- Cover of Real/Fake Princess (真假公主 Zhēnjiǎ Gōngzhǔ) vol. 1 (2002), art by Yi Huan

真假公主 Zhēnjiǎ Gōngzhǔ
- Genre: Historical romance;
- Author: Yi Huan
- Publisher: Tong Li Comics (Taiwan)
- English publisher: US: DrMaster;
- Other publishers Burapat (Thailand) Tre Publishing House (Vietnam) Delta Vision (Hungary);
- Original run: 2002–2003
- Volumes: 5

= Real/Fake Princess =

Taiwanese manhua by Yi Huan

Real/Fake Princess (真假公主 (Zhēnjiǎ Gōngzhǔ)) is a historical romance manhua comic series written and illustrated by Yi Huan. It was published in Taiwan by Tong Li Comics and distributed in the United States by DrMaster.

==Characters==
Zhi Li- A

==Plot==
Real/Fake Princess is set during the Jin Rebellions of China's Song dynasty. Fearing for her child's safety, the mother of infant Princess Yi Fu gives the child to a commoner, who then escapes with the baby to safety. Ten years later, peace is restored and the ruling house issues and edict to find the missing princess.
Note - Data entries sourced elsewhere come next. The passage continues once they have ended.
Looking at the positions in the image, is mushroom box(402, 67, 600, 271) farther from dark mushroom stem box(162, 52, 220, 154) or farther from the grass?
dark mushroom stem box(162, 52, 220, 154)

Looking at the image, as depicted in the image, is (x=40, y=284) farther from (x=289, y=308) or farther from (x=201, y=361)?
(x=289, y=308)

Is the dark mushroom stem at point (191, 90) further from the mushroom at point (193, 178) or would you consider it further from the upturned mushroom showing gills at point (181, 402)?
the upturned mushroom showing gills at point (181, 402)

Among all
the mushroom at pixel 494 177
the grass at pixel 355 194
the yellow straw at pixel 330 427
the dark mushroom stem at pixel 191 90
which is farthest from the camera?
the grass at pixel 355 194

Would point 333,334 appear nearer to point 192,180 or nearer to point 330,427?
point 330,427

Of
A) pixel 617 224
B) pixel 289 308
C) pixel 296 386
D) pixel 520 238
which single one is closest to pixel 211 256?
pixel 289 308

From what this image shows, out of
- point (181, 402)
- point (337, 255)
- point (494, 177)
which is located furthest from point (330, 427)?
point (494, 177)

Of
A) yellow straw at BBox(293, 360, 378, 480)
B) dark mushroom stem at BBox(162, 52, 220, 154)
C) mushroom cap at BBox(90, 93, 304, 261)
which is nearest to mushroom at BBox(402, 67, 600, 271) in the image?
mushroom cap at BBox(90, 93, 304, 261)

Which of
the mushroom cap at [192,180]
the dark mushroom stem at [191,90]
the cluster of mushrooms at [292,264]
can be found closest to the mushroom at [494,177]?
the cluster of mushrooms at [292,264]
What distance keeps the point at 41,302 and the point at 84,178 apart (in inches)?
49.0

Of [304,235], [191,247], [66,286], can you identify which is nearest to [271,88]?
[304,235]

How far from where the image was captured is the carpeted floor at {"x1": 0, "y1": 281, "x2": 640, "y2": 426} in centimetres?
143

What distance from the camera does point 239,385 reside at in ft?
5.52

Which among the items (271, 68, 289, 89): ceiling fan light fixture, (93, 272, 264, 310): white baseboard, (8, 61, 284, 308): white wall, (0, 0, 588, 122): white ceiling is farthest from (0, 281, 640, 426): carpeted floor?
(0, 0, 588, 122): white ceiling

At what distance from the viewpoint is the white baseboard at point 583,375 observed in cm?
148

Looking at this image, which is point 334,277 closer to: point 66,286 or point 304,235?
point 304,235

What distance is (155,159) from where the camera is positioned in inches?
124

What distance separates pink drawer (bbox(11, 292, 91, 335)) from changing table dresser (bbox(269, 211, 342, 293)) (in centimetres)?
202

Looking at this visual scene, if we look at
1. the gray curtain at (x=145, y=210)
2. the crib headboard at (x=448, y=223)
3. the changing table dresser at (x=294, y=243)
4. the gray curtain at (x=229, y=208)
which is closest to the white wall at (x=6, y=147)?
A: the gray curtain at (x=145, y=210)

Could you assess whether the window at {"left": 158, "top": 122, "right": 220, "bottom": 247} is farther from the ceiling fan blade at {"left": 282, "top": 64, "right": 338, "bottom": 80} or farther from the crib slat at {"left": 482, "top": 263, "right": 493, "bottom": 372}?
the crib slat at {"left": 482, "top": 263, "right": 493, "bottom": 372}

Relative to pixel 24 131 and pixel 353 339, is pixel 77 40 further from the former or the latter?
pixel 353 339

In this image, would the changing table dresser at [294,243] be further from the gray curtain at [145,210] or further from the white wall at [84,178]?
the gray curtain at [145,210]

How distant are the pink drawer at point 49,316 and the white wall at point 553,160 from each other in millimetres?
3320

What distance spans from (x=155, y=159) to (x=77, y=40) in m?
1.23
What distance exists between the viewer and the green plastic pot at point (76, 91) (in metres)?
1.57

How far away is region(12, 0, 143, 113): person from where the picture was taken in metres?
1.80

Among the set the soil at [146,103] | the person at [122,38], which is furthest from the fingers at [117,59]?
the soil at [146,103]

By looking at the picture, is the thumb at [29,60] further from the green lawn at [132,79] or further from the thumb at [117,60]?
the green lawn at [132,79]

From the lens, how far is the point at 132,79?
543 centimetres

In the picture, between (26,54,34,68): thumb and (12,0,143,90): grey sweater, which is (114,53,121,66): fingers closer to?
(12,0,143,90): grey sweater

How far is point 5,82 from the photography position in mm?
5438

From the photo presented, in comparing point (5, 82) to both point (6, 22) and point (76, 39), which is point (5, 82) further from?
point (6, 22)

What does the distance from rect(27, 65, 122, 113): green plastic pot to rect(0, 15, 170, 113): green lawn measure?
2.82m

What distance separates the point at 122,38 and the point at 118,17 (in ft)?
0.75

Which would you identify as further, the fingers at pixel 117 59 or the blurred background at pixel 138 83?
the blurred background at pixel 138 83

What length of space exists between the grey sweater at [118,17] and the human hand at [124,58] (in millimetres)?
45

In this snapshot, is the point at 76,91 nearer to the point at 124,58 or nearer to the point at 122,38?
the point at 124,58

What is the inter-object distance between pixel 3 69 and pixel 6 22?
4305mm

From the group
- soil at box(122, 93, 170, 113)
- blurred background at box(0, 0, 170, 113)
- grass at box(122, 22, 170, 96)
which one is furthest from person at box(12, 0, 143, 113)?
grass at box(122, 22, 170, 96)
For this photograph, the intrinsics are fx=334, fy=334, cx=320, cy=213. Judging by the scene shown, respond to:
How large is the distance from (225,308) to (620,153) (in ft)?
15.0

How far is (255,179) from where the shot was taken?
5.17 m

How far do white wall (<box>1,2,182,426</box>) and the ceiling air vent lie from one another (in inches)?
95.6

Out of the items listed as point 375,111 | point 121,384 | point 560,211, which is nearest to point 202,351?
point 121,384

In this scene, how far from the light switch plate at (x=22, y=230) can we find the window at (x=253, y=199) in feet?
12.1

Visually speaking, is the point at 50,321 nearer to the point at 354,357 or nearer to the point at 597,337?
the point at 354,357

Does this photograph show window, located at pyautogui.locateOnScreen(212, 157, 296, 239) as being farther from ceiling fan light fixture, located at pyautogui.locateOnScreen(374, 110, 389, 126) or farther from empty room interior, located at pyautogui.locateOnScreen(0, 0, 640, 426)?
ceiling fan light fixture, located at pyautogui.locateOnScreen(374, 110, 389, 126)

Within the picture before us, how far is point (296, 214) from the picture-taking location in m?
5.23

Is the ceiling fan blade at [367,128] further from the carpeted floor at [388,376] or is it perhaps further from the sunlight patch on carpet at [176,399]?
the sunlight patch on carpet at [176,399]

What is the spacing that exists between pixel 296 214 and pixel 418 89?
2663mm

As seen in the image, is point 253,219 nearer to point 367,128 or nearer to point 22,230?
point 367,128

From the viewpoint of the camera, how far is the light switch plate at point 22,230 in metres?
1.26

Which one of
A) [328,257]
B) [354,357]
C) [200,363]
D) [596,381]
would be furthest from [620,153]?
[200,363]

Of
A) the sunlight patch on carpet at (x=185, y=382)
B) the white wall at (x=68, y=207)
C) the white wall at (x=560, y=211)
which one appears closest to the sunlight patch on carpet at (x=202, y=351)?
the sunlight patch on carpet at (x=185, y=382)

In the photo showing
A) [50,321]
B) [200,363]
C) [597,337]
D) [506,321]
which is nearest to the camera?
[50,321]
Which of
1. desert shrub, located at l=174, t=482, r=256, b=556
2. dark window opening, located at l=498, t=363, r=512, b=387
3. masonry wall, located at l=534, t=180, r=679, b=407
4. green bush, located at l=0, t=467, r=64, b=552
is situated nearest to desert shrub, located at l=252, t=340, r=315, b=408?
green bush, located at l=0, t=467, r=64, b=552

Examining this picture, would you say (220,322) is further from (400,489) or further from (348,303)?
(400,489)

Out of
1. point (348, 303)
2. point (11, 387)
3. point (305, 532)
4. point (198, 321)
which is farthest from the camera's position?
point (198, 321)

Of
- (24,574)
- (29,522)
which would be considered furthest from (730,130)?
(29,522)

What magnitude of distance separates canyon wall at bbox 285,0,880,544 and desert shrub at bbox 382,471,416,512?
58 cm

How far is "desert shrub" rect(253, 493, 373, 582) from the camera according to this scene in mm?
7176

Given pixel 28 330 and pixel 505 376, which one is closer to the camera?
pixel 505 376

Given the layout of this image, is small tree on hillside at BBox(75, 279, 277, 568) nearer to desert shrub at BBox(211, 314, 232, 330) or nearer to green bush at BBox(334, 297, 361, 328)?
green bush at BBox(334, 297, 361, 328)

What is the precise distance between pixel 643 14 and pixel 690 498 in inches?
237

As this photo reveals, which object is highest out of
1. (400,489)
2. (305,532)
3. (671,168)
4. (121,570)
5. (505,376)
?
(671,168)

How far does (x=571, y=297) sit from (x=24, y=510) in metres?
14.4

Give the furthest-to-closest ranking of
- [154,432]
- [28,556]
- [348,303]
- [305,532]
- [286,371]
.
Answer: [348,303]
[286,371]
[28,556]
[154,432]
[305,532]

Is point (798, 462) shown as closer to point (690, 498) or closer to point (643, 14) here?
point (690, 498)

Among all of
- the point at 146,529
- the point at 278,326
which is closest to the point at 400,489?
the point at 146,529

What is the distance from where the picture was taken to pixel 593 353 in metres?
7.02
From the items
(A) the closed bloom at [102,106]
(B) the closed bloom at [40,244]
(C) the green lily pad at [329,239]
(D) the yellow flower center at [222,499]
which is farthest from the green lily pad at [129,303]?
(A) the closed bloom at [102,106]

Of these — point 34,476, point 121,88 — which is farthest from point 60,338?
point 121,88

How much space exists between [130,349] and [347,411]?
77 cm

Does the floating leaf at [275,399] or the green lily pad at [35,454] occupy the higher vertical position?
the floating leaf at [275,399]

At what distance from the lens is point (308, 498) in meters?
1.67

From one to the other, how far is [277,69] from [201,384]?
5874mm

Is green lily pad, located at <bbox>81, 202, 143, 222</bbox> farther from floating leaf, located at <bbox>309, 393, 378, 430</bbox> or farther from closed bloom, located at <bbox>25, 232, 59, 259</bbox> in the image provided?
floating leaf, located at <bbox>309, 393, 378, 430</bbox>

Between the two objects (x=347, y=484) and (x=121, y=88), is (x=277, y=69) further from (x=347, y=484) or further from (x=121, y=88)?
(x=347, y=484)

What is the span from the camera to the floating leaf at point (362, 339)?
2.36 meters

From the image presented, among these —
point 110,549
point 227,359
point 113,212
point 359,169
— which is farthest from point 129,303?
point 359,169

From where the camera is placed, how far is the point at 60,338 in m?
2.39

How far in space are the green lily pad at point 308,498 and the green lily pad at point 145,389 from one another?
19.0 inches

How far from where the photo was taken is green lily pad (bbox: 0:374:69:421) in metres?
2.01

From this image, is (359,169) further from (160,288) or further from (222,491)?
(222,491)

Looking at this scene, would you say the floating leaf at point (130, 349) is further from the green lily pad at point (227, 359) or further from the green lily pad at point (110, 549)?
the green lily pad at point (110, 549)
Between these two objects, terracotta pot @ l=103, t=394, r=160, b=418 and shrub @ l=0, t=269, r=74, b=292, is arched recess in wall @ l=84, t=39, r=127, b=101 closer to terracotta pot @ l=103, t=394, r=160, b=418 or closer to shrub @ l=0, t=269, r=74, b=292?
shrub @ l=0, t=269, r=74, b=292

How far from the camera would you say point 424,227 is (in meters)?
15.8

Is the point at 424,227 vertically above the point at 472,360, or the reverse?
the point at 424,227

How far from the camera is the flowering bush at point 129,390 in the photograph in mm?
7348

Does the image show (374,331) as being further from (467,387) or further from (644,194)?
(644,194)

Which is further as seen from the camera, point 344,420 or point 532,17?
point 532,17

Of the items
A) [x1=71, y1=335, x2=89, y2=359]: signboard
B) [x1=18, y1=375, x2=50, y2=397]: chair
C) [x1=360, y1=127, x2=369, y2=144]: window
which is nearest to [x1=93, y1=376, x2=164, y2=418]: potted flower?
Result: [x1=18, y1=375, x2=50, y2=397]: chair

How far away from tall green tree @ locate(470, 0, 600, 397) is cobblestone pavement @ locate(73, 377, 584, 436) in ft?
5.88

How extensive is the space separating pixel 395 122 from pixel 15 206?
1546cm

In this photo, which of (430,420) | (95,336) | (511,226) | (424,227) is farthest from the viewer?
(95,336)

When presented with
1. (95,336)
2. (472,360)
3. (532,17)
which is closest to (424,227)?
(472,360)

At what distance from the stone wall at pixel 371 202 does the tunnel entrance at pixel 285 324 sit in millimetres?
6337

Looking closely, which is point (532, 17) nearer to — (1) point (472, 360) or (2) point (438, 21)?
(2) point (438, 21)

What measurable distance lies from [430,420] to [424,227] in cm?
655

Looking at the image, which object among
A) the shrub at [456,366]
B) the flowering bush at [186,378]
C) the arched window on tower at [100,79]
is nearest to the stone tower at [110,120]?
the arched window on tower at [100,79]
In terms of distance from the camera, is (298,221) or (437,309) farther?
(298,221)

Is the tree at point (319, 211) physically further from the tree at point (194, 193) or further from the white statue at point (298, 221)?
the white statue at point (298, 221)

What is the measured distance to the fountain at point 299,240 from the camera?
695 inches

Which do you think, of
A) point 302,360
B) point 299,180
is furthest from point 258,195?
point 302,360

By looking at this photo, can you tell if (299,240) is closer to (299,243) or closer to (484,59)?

Then the search advisor, Wu Zhong Lu, was confronted with a peasant girl with her guardian, Tan Hui. The peasant girl is then found out to be the missing princess, but goes by a different name. That name was given to her by Tan Hui it is called, Zhi Li. It means "separation". The girl does not wish to be a princess for it would mean being separated from her one-sided love for Hui. However, Wu Zhong Lu, gives in and promises her to restore Hui's status back up to a higher status so she could see him again. After many trials and fights between the two, it is seen that they both are falling in love with each other. Wu Zhong Lu's prostitute, Dai Xuan, is also in love with Wu Zhong, but notices that he has fallen hard for the princess.

==Comic==
Real/Fake Princess was published in five volumes by Tong Li Comics in Taiwan, between 2002 and 2003. Extras included detailed historical notes and character profiles by Yi. The series was translated into English and distributed by DrMaster from 2006 to 2007. English translation was provided by Yun Zhao, with the adaptation by Ailen Lujo. The series has also been released in Thai by Burapat Comics as Princess of Zung Dynasty (องค์หญิงกำมะลอ), Vietnamese by Tre Publishing House as Công Chúa Lac Loài, and Hungarian by Delta Vision as Makrancos hercegnő.